== DOCUMENT PASSAGE ==
Begin
HowTo: Software Development Budget (for Art)

How do you determine a budget for developing software related art? I am trying to balance "labor-of-love" with "senior level software architect". Is there a rule of thumb? Should there be?

Comments

, MTAA

Hi Jason,

The way I've done it in the past is prepare two budgets:

1) the right way
2) the shoe-string way

First you determine what professional services, hardware, and/or
software you may need to purchase as opposed to what you can do
yourself.

This all goes in the 'right way' budget.

Then you figure out how to do the same thing without the pro services,
hardware, and/or software. You can perhaps barter services, buy cheap
ebay hardware and acquire demo software or acquire by other means…

If it's simply a straight-up software project and you have all the
tools you need in hand and it's just little ole you typing away on a
keyboard, then you just need to get real… if there's no 'market' for
the output then you won't be getting industry standard wages for
developing the thing. You need to budget with real-world commissions
and grants in mind. These range from 2 - 15 or 20K, but the higher the
prize the more competition of course.
End
== WRITTEN EXERCISE A ==
Can you extract everything in the budgeting post from "1) the right" down to "the 'right way' budget.", word for word?
The listing that follows is unrelated to the budgeting post.

== DATASET EXTRACT ==
Begin
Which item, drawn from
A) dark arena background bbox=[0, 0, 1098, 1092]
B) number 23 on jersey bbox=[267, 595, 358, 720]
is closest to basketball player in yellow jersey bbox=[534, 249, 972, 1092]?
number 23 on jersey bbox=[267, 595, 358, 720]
End
Begin
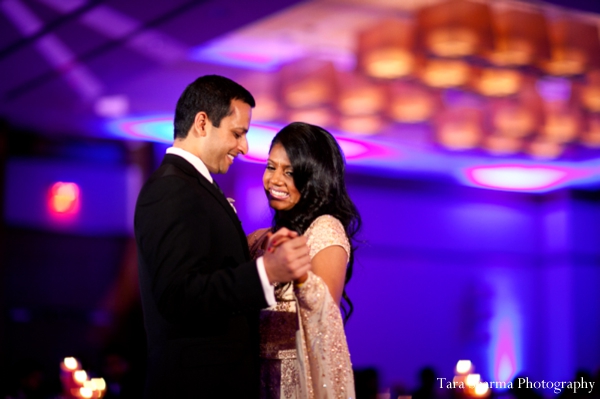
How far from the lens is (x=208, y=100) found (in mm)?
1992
End
Begin
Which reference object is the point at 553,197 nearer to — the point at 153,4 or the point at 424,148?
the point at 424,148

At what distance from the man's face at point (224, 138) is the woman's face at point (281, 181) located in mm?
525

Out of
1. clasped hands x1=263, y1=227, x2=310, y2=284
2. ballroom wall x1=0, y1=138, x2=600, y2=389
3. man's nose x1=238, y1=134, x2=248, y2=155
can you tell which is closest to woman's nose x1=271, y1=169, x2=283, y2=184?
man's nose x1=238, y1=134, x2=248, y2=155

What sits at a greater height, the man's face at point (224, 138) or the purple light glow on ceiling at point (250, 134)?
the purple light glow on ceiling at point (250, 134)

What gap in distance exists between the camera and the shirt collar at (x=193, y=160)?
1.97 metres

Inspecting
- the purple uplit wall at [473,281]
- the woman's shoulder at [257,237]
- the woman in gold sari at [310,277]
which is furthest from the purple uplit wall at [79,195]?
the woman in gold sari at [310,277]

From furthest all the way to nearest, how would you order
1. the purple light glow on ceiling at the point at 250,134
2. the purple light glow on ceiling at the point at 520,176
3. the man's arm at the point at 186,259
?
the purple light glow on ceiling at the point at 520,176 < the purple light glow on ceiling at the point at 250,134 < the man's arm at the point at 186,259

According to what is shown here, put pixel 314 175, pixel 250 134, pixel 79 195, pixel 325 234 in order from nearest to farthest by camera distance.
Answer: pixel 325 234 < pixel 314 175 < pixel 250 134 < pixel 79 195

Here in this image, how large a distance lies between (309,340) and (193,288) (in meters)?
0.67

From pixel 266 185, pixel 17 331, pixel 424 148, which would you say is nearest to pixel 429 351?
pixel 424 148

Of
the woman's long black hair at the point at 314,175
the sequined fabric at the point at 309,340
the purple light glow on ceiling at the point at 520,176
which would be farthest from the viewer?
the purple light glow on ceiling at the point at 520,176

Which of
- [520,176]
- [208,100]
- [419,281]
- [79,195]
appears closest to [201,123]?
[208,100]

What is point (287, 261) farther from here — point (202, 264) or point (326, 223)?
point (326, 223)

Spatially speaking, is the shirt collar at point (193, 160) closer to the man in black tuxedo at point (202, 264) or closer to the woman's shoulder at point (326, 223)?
End
== WRITTEN EXERCISE B ==
How many lines of the listing contain the word "wall"? Reply with the number alone.

== FULL RESPONSE A ==
1) the right way
2) the shoe-string way

First you determine what professional services, hardware, and/or
software you may need to purchase as opposed to what you can do
yourself.

This all goes in the 'right way' budget.

== FULL RESPONSE B ==
3